Photo ©Chris van der Burgh

Nicht Schlafen, Alain Platel / Les Ballets C de la B

Par François Maurisse & Wilson Le Personnic

Publié le 29 mai 2017

Après trois ans de fermeture, la MC93 rouvre ses portes en accueillant Nicht Schlafen, la dernière création d’Alain Platel, présentée pour la première fois en Île-de-France. Une réouverture solennelle, comme un signal fort envoyé par Hortense Archambault, nouvelle directrice du lieu, qui inaugure sa première saison par une œuvre charnelle, baroque, âprement politique.

Figure incontournable de la scène chorégraphique flamande, Alain Platel poursuit depuis plus de trente ans un travail aux confins de la danse, du théâtre et de l’oratorio païen. Fondateur des Ballets C de la B, il collabore régulièrement avec des artistes de toutes provenances, mêlant traditions populaires et grands répertoires musicaux dans un geste profondément œcuménique.

Avec Nicht Schlafen, il orchestre un nouvel entrelacs entre musiques savantes et énergies brutes. Gustav Mahler, dont les symphonies animent le cœur du spectacle, dialogue ici avec les chants pygmées interprétés en direct par Boule Mpanya et Russell Tshiebua, deux musiciens congolais déjà présents dans Coup Fatal. Cette hybridation musicale, entre lyrisme désespéré et pulsation rituelle, structure une pièce tendue entre l’effondrement du monde ancien et la persistance de forces vitales.

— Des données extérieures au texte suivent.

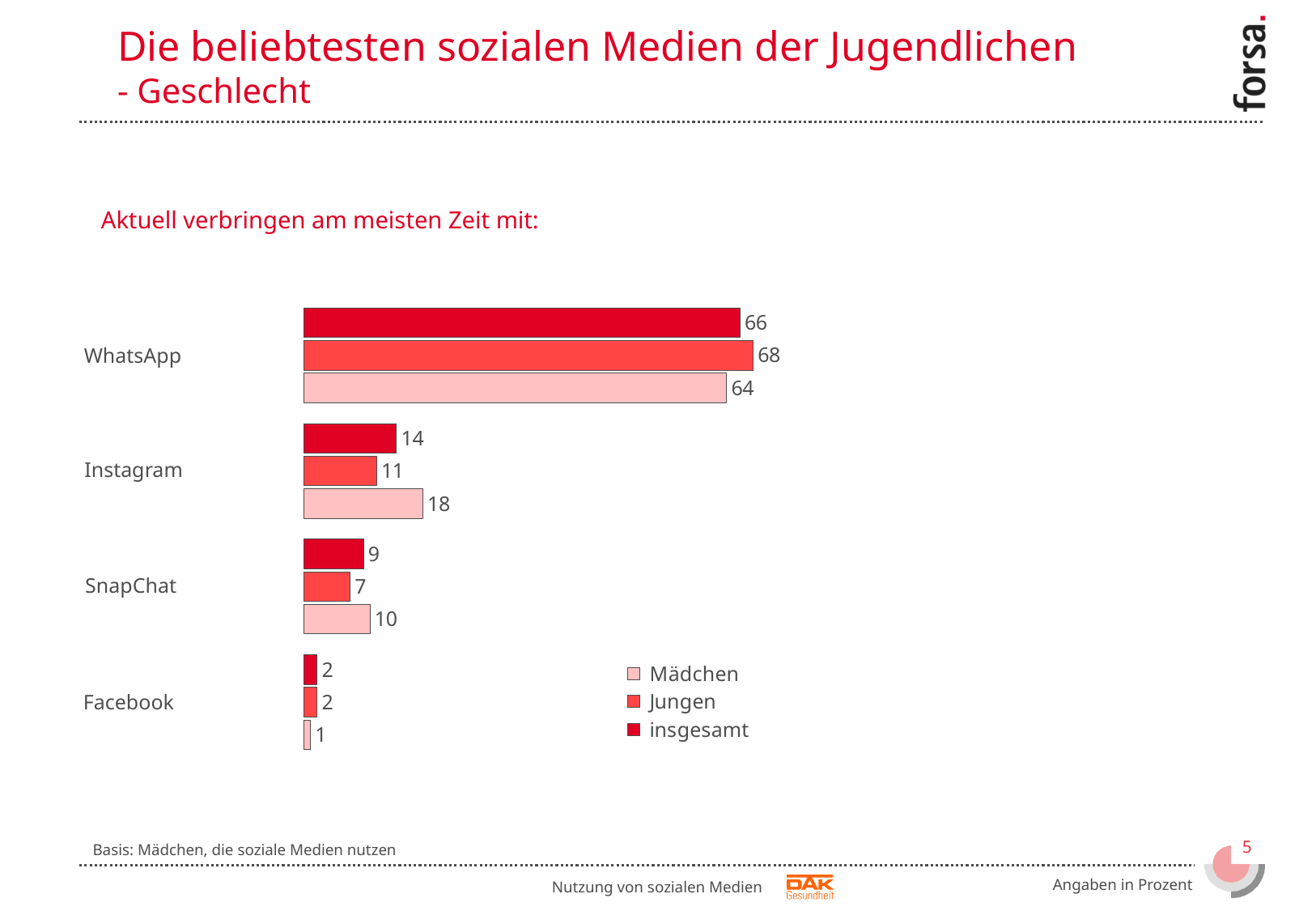
What is the value for Mädchen for Instagram? 18 How many categories are shown on the chart? 4 What is the value for Jungen for WhatsApp? 68 Which series is shown in the lightest pink colour? Mädchen How many series does the legend list? 3 What kind of chart is shown on the slide? bar chart Which category has the highest insgesamt value? WhatsApp What is the value for Mädchen for Facebook? 1 What is the difference between the Mädchen and Jungen values for Instagram? 7 What is the insgesamt value for SnapChat? 9 Which is larger for WhatsApp, the value for Jungen or the value for Mädchen? Jungen Which category has the lowest value for Mädchen? Facebook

Sur une estrade centrale gisent trois chevaux, moulages hyperréalistes signés Berlinde De Bruyckere, figés dans l’agonie. Le plateau, bordé d’une tenture éventrée, convoque une atmosphère de charnier mythologique. On pense aux champs de bataille, aux sacrifices antiques, à l’effroi de l’histoire. Ce décor de fin des temps devient le théâtre d’un affrontement pulsionnel. Neuf interprètes, presque tous masculins, se jettent dans une mêlée désorganisée, entre luttes animales, déshabillages sauvages et combats d’épuisement. La peau s’expose, les chairs s’abîment, les voix s’élèvent parfois en chœurs a cappella comme des litanies funèbres.

C’est une transe continue, une chorégraphie de l’instinct. Platel privilégie l’énergie, la torsion, la brutalité, travaillant la matière corporelle comme un sculpteur. Les gestes empruntent à l’équitation guerrière, aux rituels tribaux, à la parade amoureuse. Les corps se frôlent, se heurtent, se soumettent. La bande-son, entremêlant Mahler, cris amplifiés et râles de chevaux, installe un climat d’oppression hypnotique. Le plateau devient une arène archaïque, à la fois sensuelle et sacrifiée.

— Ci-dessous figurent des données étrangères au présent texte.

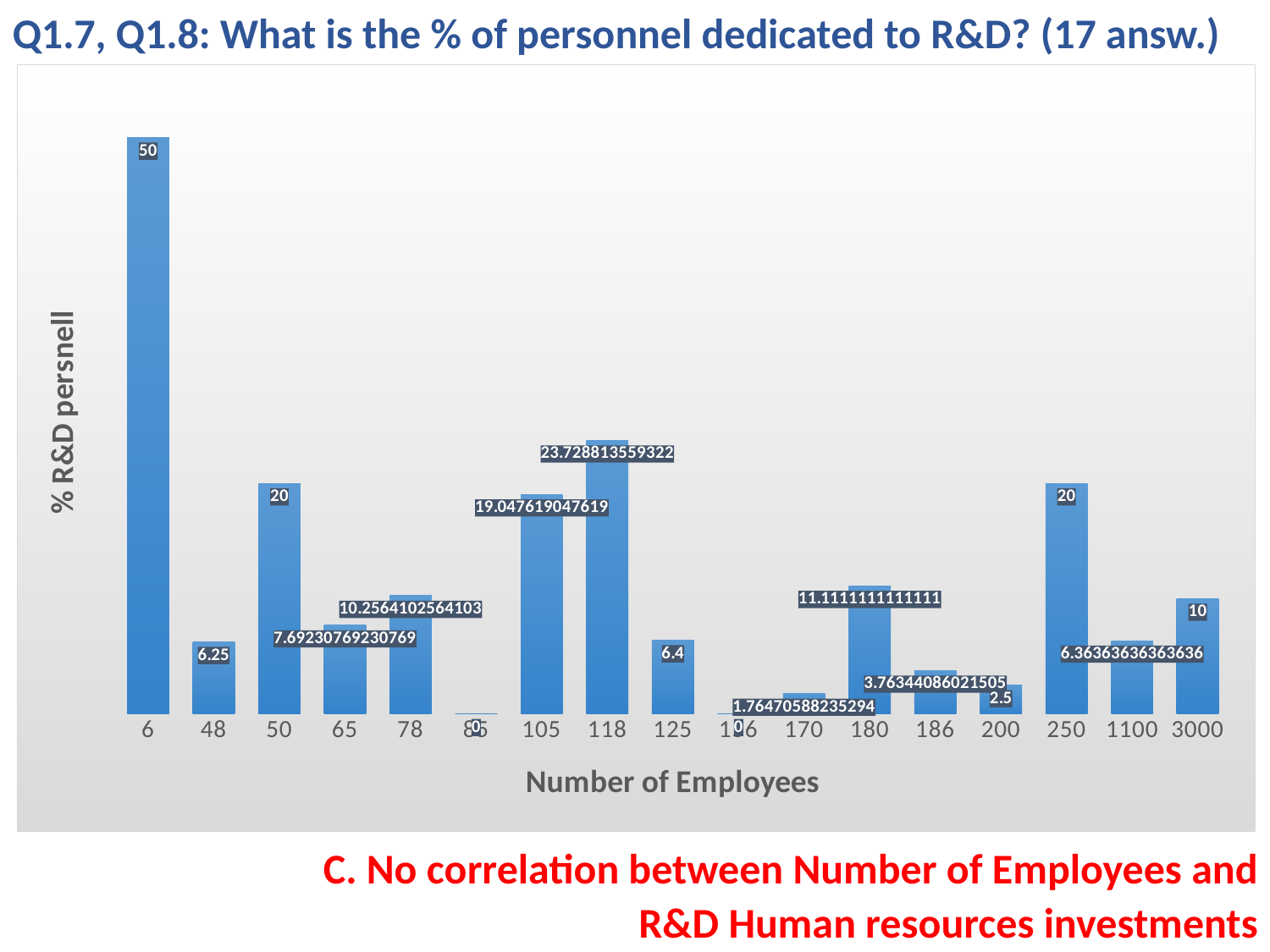
What is the % of R&D personnel for the company with 200 employees? 2.5 What is the difference in % R&D personnel between the company with 250 employees and the company with 3000 employees? 10 What is the % of R&D personnel for the company with 6 employees? 50 Which number of employees has the highest % of R&D personnel? 6 What is the % of R&D personnel for the company with 3000 employees? 10 How many categories (companies) are shown on the x axis of the chart? 17 What is the difference in % R&D personnel between the company with 6 employees and the company with 50 employees? 30 What is the % of R&D personnel for the company with 118 employees? 23.728813559322 What is the % of R&D personnel for the company with 48 employees? 6.25 Which has a higher % of R&D personnel: the company with 105 employees or the company with 118 employees? 118 What kind of chart is shown on the slide? Bar chart Which has a higher % of R&D personnel: the company with 170 employees or the company with 186 employees? 186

Mais cette intensité, si frappante dans les premières minutes, finit par se diluer. Les séquences s’enchaînent sans réelle progression, et malgré la virtuosité des interprètes, la forme patine. Le spectacle s’étire dans une danse d’épuisement, parfois plus démonstrative que signifiante. La puissance du collectif, indéniable, peine à trouver une dramaturgie claire. On devine des intentions, la guerre, la résilience, l’effondrement des civilisations, sans que l’ensemble n’atteigne l’impact de précédentes œuvres de Platel. Malgré sa puissance plastique et l’engagement des interprètes, le spectacle impressionne plus qu’il ne bouleverse, et semble s’épuiser dans son propre excès.

Vu à la MC93. Photo Chris Van der Burght.